▸ WHAT YOU WILL DO:
1. From the text about dementia and financial advising, extract the passage starting with "When a client's" and going on through "Wells Fargo Advisors.".
2. List every city named in the text about dementia and financial advising.

======== SELECTED TEXT ========

Some investment firms, including Merrill Lynch, Transamerica and Edward Jones, have started educating their advisers about the warning signs of dementia and elder financial abuse. Baltimore-based Transamerica, for instance, within the past year published financial guides for advisers and caregivers dealing with people with dementia.

When a client's capacity is in doubt, some firms will go so far as to freeze a questionable transaction and contact the client's family, Egan says.

"Sometimes we may have to make a phone call, not to give away account information but to say to the daughter in Dallas, 'We have concerns about your mother. You need to fly back to St. Louis,' " says Ron Long, director of regulatory affairs and elder client initiatives at St. Louis-based Wells Fargo Advisors.

Long recalls a case recently where an 83-year-old client could not be convinced he was the target of a lottery scam. Wells Fargo held off sending money from the man's account to the bogus lottery and contacted his son, who was able to persuade his father of the truth, Long says.

One family's story

Michelle Palomera, 47, of Scituate, Mass., started noticing changes in her husband, Ken Sullivan, several years ago.

He was forgetting things that he'd always handled before, such as paying bills. Sullivan and his doctor initially thought the changes were related to the stress of his job as a senior executive at a Boston financial services firm.

But Palomera insisted on a diagnois from a neurologist. It was not good news. At 47, Sullivan had early onset Alzheimer's.

The couple doesn't have long-term care insurance. And now her husband is ineligible for it, Palomera says. With daughters ages 10 and 12, the couple needed to assemble a team of experts, including an elder law attorney, to assist with long-term planning.

======== SUPPLIED MATERIAL ========

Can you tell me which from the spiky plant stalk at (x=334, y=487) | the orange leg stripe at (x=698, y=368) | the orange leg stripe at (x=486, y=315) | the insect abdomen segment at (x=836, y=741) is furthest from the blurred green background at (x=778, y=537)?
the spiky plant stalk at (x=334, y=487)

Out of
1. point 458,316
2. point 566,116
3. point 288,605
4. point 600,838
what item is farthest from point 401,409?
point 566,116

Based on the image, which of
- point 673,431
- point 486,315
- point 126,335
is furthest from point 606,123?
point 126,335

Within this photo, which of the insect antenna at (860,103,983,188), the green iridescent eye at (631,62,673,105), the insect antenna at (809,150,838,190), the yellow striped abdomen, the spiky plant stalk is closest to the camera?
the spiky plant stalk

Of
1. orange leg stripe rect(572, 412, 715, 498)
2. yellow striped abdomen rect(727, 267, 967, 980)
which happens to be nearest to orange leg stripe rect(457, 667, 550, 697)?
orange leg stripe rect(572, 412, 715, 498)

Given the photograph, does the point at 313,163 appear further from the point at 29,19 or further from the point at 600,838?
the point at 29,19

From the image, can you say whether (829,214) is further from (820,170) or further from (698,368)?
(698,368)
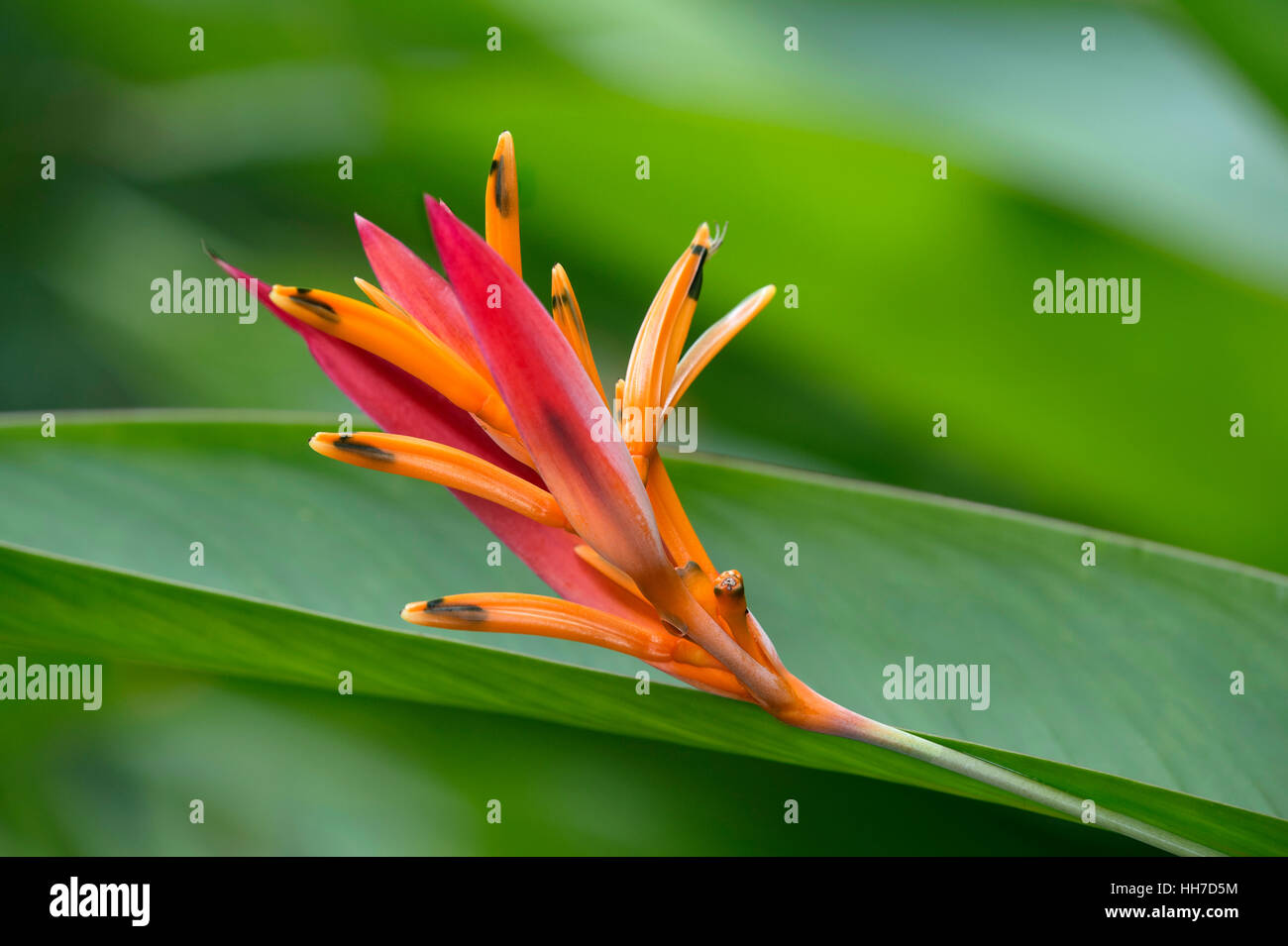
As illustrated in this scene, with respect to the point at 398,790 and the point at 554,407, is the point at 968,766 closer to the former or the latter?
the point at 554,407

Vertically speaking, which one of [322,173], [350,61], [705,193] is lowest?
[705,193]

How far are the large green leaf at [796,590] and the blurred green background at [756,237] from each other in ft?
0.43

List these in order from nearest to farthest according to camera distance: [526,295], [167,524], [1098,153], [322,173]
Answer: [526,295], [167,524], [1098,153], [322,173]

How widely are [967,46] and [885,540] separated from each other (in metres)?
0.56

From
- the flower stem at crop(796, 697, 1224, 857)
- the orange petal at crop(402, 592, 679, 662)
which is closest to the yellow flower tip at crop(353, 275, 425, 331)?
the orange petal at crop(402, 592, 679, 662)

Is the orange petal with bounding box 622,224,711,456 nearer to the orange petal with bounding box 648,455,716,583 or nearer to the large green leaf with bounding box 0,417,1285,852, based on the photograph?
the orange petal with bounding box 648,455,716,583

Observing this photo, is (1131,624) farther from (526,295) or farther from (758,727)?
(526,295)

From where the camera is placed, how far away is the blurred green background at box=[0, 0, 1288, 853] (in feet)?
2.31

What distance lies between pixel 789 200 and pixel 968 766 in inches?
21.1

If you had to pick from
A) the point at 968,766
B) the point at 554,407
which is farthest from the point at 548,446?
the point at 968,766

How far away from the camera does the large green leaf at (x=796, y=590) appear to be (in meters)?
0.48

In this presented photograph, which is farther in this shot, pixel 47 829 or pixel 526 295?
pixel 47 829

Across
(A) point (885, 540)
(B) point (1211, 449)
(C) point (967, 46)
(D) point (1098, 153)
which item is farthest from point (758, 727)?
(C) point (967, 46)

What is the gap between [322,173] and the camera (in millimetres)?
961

========
======== SUPPLIED MATERIAL ========

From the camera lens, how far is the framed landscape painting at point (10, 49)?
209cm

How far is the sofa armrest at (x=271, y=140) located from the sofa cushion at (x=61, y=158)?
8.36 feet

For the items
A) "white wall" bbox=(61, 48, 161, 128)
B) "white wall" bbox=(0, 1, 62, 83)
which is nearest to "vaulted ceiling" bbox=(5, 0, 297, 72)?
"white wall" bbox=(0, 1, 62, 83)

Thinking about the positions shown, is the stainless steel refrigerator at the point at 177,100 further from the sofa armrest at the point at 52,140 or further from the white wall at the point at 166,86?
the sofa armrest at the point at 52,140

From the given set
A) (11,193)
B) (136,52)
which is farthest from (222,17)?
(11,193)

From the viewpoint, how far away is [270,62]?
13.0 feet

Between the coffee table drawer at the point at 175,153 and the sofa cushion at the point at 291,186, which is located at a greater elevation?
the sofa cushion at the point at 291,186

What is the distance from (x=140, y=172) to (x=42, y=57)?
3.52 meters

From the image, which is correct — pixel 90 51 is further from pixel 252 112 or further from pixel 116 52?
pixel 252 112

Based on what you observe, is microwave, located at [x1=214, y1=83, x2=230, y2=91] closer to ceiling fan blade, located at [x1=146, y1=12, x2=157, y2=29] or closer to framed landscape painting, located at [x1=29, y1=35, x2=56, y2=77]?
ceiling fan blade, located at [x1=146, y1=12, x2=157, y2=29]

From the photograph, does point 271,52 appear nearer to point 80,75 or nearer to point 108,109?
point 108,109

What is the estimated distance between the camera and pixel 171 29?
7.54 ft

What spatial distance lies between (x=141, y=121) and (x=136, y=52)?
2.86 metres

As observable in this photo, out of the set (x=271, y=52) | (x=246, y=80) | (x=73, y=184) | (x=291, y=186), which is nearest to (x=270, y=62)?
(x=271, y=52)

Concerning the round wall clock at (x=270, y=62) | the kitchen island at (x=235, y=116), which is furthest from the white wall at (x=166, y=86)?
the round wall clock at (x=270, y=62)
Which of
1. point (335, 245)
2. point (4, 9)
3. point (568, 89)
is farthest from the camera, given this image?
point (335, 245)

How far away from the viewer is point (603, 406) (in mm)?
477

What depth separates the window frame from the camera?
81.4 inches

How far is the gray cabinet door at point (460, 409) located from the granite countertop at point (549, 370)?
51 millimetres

========

▸ RESPONSES TO THE EXERCISE:
1.
When a client's capacity is in doubt, some firms will go so far as to freeze a questionable transaction and contact the client's family, Egan says.

"Sometimes we may have to make a phone call, not to give away account information but to say to the daughter in Dallas, 'We have concerns about your mother. You need to fly back to St. Louis,' " says Ron Long, director of regulatory affairs and elder client initiatives at St. Louis-based Wells Fargo Advisors.

2.
Baltimore
Dallas
St. Louis
Scituate
Boston